## EXCERPTED RECORDS
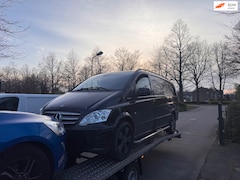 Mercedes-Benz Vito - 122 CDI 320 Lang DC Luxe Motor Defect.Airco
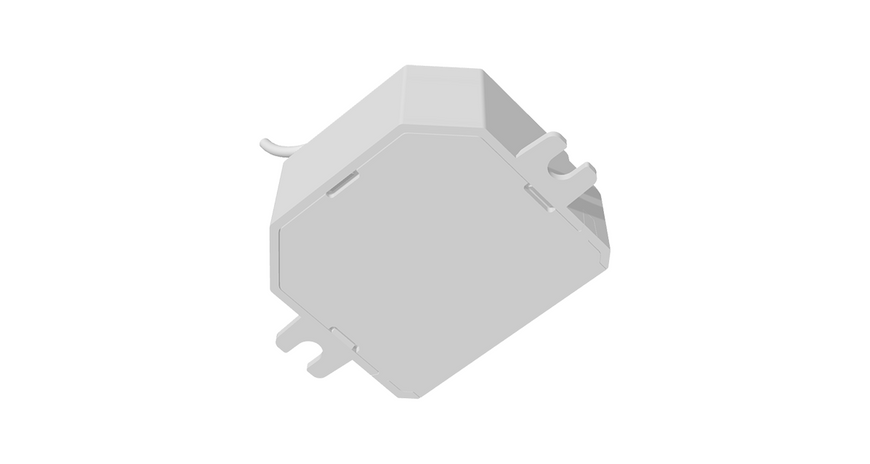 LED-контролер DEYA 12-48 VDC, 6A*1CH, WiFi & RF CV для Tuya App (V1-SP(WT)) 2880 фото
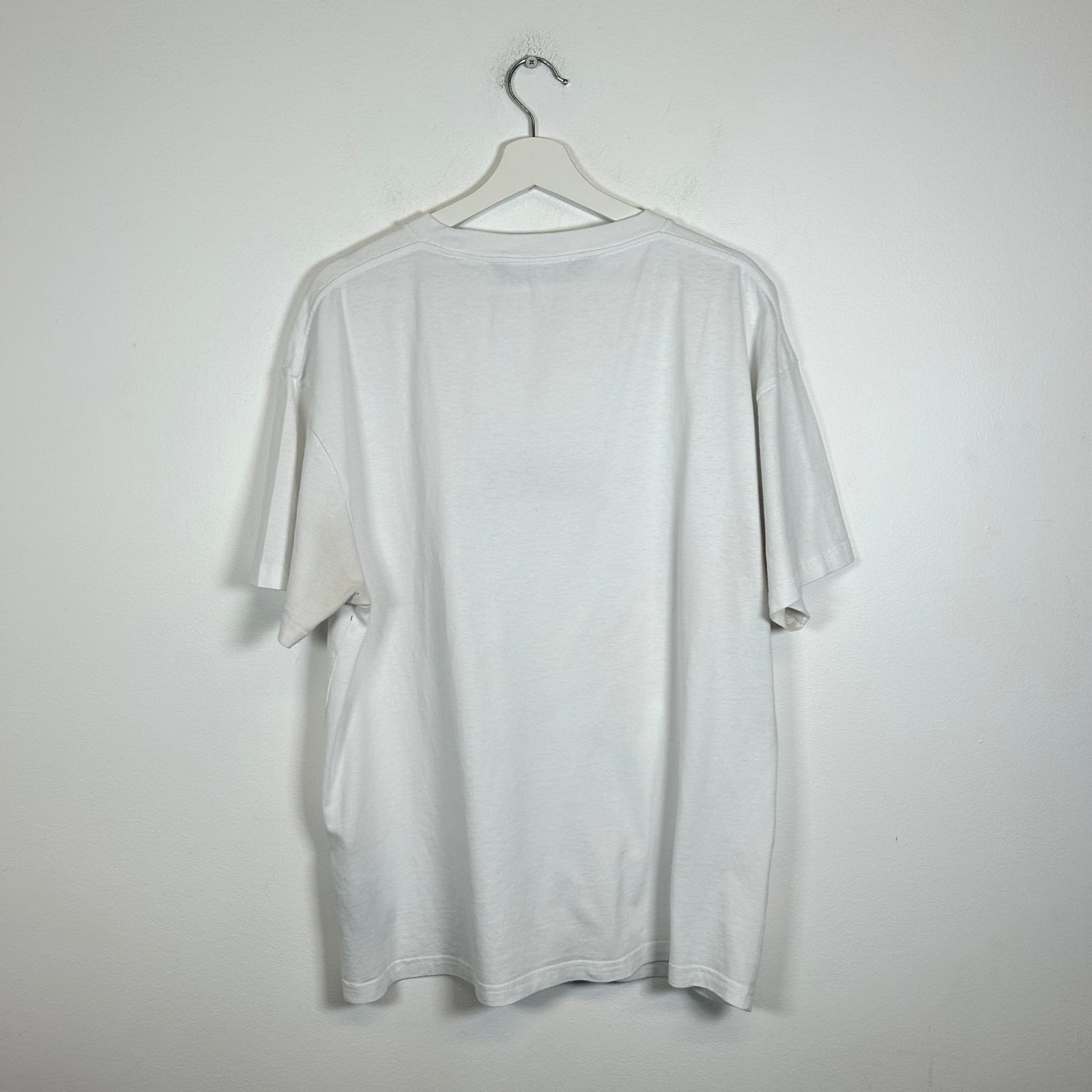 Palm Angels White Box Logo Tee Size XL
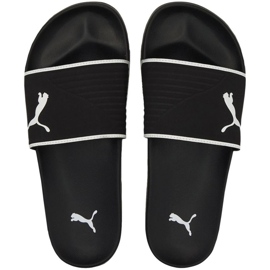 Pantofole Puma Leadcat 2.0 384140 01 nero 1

* * *

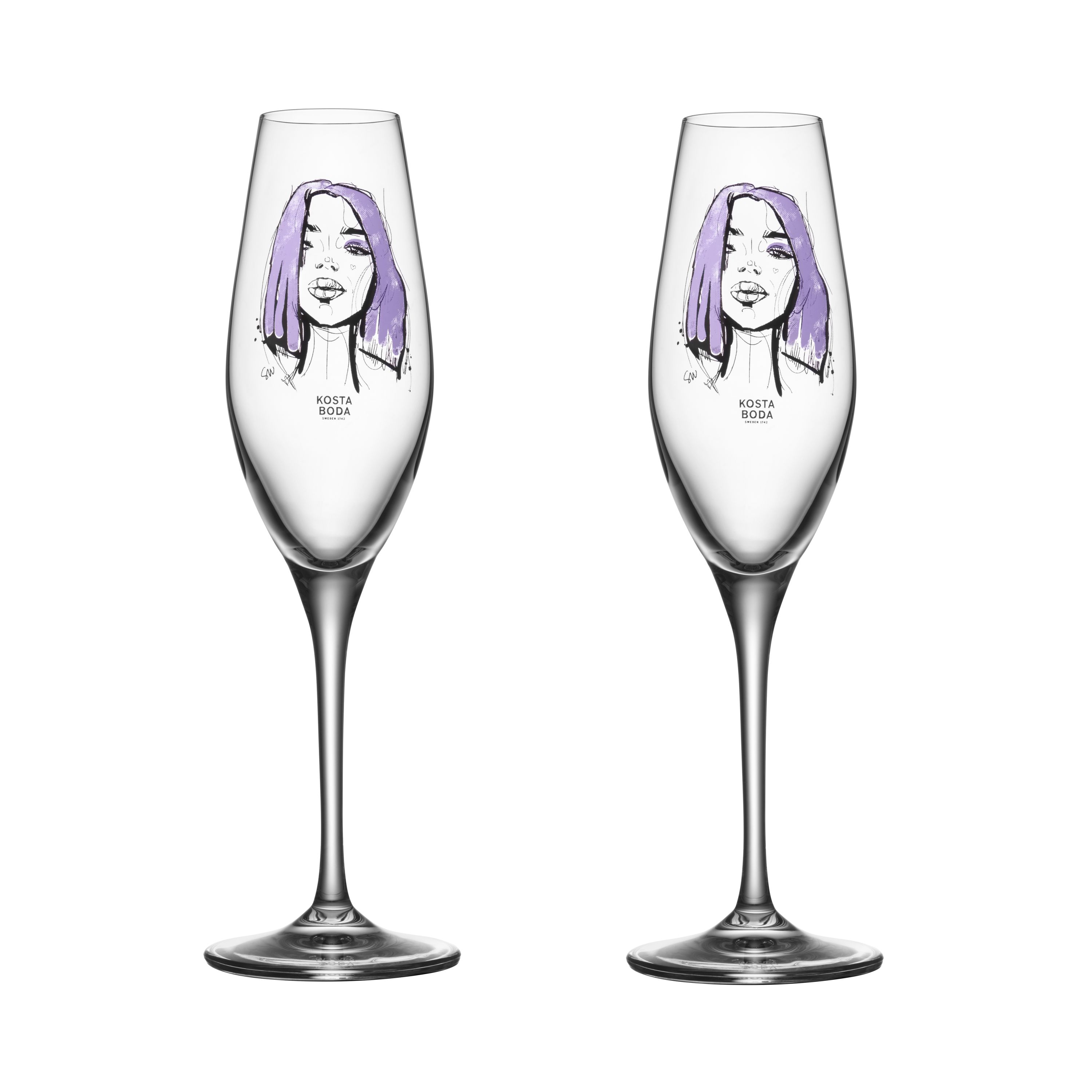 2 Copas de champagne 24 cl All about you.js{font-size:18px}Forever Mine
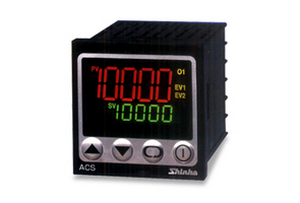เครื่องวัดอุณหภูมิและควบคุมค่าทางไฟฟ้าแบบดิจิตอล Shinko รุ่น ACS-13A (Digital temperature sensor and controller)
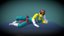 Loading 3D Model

## YOUR ASSIGNMENT
Set down, exactly as they appear, the records between the lines containing "2 Copas de champagne" and "Loading 3D Model", inclusive, omitting the pictures.

## ANSWER FOR THE TASK
 2 Copas de champagne 24 cl All about you.js{font-size:18px}Forever Mine
เครื่องวัดอุณหภูมิและควบคุมค่าทางไฟฟ้าแบบดิจิตอล Shinko รุ่น ACS-13A (Digital temperature sensor and controller)
 Loading 3D Model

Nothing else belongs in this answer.